Searching in the Balkans

Mergim Cahani (Class of '09) might one day be thought of as the Balkans’ answer to Larry Page and Sergey Brin, the founders of Google. Co-founder and CEO of the search engine Gjirafa, he aims to bring relevant and easily accessible information to over 12 million Albanian-speaking people in the Balkans and around the world.

Gjirafa is strategically positioned in a way that Google could not hope to match: not only is the Albanian language lexically unique and complex, but much of the information that users try to find—bus schedules, for example, or business addresses—has not yet been digitized in that region. Cahani and his team are working hard to rectify the situation.

Alum Mergim Cahani 
(photo source: twitter.com)

Mergim Cahani (photo source: twitter.com)

The startup recently won $2 million in Series A funding, which will undoubtedly help bring that goal closer. Gjirafa was already named “Innovation of the Year” at the 2015 National Albanian ICT Award, and Cahani has assembled a crack advisory board that includes his former professor Torsten Suel, a noted expert in the field of search engines.
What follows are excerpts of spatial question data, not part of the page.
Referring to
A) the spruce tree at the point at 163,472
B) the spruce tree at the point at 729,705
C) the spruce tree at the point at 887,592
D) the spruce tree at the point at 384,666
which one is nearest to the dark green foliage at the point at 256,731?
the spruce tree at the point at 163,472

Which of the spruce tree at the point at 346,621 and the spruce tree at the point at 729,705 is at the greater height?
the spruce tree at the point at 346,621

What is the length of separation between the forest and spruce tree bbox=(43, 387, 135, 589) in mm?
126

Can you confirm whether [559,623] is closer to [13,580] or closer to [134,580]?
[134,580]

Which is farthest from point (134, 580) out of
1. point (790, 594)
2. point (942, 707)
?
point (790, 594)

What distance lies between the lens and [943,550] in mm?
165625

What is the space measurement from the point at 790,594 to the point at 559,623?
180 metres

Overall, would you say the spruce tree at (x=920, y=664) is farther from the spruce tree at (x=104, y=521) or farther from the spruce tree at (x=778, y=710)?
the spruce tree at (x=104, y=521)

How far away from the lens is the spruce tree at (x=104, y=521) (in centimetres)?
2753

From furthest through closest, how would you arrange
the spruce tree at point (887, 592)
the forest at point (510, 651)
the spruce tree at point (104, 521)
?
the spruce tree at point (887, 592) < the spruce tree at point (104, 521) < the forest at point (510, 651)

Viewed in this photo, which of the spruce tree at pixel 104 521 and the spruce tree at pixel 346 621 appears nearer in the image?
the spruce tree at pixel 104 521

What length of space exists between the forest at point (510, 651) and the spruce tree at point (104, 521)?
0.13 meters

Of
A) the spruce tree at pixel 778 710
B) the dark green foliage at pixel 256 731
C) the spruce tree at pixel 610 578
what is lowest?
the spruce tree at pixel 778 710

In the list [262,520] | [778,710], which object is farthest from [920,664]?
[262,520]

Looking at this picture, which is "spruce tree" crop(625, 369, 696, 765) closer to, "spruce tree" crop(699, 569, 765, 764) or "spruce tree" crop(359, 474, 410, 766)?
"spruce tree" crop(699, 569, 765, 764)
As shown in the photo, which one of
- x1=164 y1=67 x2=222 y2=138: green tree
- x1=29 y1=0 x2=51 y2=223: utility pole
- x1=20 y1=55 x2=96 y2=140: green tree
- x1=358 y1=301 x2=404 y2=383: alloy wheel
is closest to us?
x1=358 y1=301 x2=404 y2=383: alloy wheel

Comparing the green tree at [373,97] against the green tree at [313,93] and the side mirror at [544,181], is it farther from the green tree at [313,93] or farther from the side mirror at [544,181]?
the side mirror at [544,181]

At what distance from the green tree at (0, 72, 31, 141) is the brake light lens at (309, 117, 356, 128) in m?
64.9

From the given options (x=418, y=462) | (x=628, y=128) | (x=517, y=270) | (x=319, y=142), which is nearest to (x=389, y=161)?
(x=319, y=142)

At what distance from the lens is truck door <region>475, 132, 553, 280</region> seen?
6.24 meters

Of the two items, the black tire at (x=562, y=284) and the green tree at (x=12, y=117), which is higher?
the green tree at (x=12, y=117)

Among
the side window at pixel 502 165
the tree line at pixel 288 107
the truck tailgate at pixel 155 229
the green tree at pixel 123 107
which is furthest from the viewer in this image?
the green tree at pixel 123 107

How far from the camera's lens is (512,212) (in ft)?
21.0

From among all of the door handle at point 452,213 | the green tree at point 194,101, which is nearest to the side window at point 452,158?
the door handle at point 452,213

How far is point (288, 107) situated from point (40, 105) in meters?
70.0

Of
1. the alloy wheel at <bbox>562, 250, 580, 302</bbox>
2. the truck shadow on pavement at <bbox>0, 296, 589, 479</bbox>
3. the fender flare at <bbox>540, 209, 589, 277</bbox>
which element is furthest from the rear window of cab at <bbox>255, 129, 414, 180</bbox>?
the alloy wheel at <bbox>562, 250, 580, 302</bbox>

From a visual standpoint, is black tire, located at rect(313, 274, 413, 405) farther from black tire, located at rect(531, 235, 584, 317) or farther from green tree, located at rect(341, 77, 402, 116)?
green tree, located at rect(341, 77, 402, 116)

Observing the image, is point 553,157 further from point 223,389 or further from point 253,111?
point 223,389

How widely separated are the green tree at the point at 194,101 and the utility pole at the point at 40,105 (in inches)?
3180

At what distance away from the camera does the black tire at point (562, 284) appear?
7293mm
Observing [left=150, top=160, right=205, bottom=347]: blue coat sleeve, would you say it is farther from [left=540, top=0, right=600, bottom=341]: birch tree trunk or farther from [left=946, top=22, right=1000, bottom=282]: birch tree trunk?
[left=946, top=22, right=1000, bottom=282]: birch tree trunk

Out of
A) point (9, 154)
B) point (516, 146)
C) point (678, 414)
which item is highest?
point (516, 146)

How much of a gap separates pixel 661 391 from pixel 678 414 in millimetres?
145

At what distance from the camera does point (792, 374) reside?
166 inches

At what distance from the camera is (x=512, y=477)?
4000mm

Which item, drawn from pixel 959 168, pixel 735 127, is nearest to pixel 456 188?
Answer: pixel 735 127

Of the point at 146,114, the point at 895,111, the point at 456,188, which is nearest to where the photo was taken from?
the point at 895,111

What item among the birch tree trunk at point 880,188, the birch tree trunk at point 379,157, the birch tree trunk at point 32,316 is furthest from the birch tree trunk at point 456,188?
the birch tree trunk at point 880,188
Cahani’s long-term goal is to become “the front page of the Albanian speaking web,” he says. “To be synonymous with ‘Internet’ in the Albanian mind. If you speak Albanian, when you open a browser, it will open on www.gjirafa.com. We will provide highly relevant services and ease of access to information that is geographically localized and based on the Albanian language. Gjirafa will be more than just a useful search engine, it will be everywhere for everything.”